- WHAT YOU WILL DO:
Answer these questions from the news report on the Michigan sixth-grader's illness:
(a) In which month did Michael receive the flu vaccination?
(b) What result did the rapid flu test at the urgent care center give?
(c) What city is Jessica Decent-Doll from?

- SUPPLIED TEXT:

12-Year-Old Boy Dies One Day After Flu Screening Turned Up Negative Despite Showing Symptoms

A mother from Michigan is warning parents about influenza after her sixth-grader—who received the flu vaccination in December—seemed to suddenly show symptoms of the virus in early January, and tragically passed away soon after.

After 12-year-old Michael Messenger vomited while eating dinner with his family on Jan. 9, his mother, Jessica Decent-Doll, took him to an urgent care center near their home when he still felt ill the next evening. Physicians screened Michael for the flu, and a rapid test for the virus came up negative. With his vitals coming back normal, doctors gave Michael fluids and prescribed anti-nausea medication to ease his vomiting.

“The doctor said to keep an eye on him and keep giving him fluids,” Decent-Doll, from Sterling Heights, Michigan, told the Times-Herald.

- GIVEN RECORDS:

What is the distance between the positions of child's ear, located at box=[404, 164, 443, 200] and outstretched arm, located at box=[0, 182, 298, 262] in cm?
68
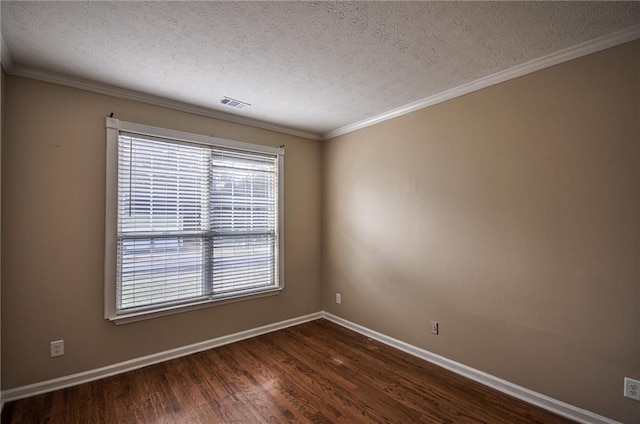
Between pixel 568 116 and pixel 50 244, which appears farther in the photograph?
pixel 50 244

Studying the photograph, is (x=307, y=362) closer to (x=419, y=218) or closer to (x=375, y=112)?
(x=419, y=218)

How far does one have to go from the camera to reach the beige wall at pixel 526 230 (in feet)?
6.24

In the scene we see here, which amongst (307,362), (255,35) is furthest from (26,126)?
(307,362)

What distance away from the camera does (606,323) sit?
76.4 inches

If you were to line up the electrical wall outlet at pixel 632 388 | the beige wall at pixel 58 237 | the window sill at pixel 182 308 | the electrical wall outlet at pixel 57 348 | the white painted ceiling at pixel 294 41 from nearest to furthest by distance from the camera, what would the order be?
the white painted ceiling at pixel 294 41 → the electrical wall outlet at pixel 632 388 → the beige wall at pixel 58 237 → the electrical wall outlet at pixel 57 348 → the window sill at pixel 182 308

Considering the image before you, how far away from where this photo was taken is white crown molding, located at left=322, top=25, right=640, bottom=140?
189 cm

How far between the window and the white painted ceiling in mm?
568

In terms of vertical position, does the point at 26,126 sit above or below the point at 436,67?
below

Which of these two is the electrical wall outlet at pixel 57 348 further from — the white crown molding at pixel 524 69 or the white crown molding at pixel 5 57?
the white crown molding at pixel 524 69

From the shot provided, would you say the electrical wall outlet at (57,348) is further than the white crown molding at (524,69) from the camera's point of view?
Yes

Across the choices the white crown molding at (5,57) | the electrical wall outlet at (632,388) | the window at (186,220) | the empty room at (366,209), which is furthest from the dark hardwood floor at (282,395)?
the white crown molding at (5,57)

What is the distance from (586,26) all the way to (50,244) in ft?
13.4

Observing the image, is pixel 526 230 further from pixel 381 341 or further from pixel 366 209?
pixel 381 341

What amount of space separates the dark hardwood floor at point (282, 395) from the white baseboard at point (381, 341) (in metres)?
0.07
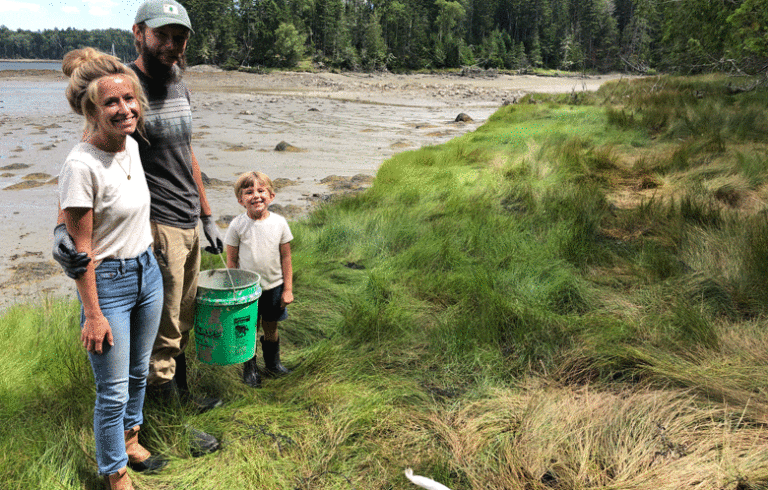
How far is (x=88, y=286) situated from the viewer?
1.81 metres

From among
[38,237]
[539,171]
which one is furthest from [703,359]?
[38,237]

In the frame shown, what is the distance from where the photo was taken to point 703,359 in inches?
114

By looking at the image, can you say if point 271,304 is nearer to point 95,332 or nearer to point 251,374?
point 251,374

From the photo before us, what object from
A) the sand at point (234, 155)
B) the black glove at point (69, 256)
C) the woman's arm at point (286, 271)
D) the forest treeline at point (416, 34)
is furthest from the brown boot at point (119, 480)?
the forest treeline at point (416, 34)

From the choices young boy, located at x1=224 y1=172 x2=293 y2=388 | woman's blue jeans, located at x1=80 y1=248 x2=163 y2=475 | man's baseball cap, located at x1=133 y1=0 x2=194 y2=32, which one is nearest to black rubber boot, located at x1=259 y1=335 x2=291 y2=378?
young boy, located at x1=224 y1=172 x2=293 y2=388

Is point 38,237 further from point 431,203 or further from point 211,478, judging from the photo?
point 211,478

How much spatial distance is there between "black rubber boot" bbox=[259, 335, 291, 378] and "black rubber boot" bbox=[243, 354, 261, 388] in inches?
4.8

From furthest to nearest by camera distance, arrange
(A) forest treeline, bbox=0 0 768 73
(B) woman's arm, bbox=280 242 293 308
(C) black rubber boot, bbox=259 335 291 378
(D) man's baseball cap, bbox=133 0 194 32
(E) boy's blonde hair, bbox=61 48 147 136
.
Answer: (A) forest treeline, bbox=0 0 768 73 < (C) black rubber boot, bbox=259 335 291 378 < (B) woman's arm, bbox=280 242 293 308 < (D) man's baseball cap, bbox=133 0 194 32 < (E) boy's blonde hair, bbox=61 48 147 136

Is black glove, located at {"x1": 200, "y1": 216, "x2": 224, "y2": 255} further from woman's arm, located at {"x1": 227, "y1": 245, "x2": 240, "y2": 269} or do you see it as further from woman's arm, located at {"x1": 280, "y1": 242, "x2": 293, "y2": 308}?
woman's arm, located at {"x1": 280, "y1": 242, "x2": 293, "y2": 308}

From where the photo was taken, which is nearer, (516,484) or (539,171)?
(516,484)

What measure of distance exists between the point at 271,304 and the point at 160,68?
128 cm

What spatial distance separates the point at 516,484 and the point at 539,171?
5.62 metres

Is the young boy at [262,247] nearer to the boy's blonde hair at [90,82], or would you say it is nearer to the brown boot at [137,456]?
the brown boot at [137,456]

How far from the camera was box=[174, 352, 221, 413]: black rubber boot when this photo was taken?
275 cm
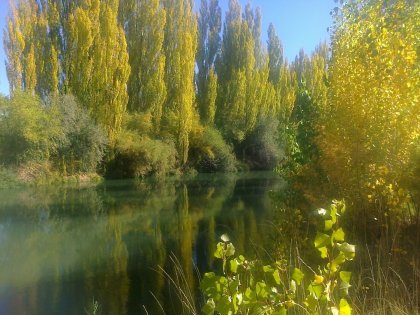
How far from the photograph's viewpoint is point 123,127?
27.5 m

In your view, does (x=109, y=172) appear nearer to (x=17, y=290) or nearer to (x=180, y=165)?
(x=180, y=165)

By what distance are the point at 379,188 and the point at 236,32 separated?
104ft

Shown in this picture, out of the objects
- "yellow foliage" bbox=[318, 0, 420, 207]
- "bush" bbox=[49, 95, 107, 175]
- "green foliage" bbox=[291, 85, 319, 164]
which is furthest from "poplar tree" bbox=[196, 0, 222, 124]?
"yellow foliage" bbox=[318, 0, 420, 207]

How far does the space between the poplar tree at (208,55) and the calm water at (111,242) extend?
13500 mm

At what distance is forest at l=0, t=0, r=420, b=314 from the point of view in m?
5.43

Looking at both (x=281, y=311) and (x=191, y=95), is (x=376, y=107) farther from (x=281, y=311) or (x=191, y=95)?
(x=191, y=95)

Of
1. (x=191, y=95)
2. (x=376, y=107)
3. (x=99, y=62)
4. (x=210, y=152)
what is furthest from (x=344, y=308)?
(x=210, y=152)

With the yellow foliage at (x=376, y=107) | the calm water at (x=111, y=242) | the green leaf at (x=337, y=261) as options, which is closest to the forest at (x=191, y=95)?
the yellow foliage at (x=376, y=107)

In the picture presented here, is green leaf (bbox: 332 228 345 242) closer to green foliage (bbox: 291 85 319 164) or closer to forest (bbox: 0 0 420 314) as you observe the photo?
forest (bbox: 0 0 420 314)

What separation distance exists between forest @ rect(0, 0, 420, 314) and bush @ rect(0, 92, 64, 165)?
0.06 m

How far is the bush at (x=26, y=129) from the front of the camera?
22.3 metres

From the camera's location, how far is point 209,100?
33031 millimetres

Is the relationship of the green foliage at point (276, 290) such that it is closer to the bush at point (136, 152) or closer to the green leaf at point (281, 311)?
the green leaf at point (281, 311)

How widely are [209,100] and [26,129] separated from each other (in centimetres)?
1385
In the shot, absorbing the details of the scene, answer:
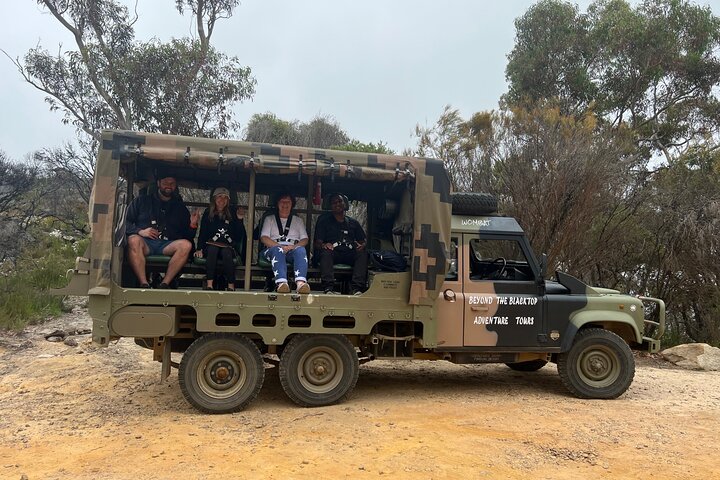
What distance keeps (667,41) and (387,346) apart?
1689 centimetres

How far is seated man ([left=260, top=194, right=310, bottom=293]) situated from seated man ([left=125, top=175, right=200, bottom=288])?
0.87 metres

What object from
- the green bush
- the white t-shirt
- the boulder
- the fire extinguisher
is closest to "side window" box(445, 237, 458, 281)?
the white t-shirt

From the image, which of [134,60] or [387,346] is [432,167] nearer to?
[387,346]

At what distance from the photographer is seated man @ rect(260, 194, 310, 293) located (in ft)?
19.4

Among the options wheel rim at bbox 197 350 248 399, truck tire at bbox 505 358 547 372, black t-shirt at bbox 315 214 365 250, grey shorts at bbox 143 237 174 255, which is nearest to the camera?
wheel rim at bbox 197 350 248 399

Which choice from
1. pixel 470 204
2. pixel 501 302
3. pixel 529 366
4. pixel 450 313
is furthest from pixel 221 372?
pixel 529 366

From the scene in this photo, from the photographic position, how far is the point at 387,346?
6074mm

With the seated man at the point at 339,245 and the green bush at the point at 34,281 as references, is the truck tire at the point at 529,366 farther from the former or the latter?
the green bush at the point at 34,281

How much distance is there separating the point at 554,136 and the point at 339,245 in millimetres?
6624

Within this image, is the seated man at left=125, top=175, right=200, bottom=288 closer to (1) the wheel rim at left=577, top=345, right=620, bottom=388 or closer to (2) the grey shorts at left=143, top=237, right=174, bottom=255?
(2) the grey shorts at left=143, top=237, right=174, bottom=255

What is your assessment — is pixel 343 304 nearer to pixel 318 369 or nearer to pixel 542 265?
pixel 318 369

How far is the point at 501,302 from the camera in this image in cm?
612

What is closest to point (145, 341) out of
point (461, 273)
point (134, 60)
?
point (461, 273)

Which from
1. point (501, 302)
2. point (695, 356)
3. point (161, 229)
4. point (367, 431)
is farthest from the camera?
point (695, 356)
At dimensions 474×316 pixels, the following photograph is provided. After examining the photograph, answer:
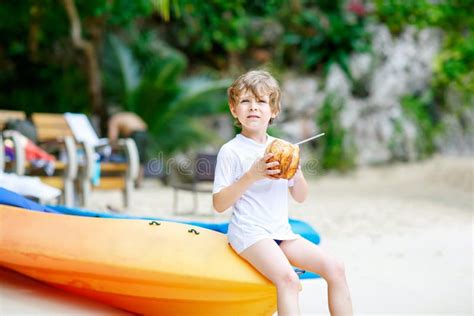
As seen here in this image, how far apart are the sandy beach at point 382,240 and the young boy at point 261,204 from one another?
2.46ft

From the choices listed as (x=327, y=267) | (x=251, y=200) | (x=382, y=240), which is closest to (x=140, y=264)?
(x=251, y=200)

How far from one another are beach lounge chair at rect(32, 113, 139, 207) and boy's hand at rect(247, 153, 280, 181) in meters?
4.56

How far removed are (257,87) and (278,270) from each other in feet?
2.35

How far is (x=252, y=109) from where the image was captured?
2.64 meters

- THE COMPLETED TASK:
(a) December
(b) Negative
(c) Sterling Heights, Michigan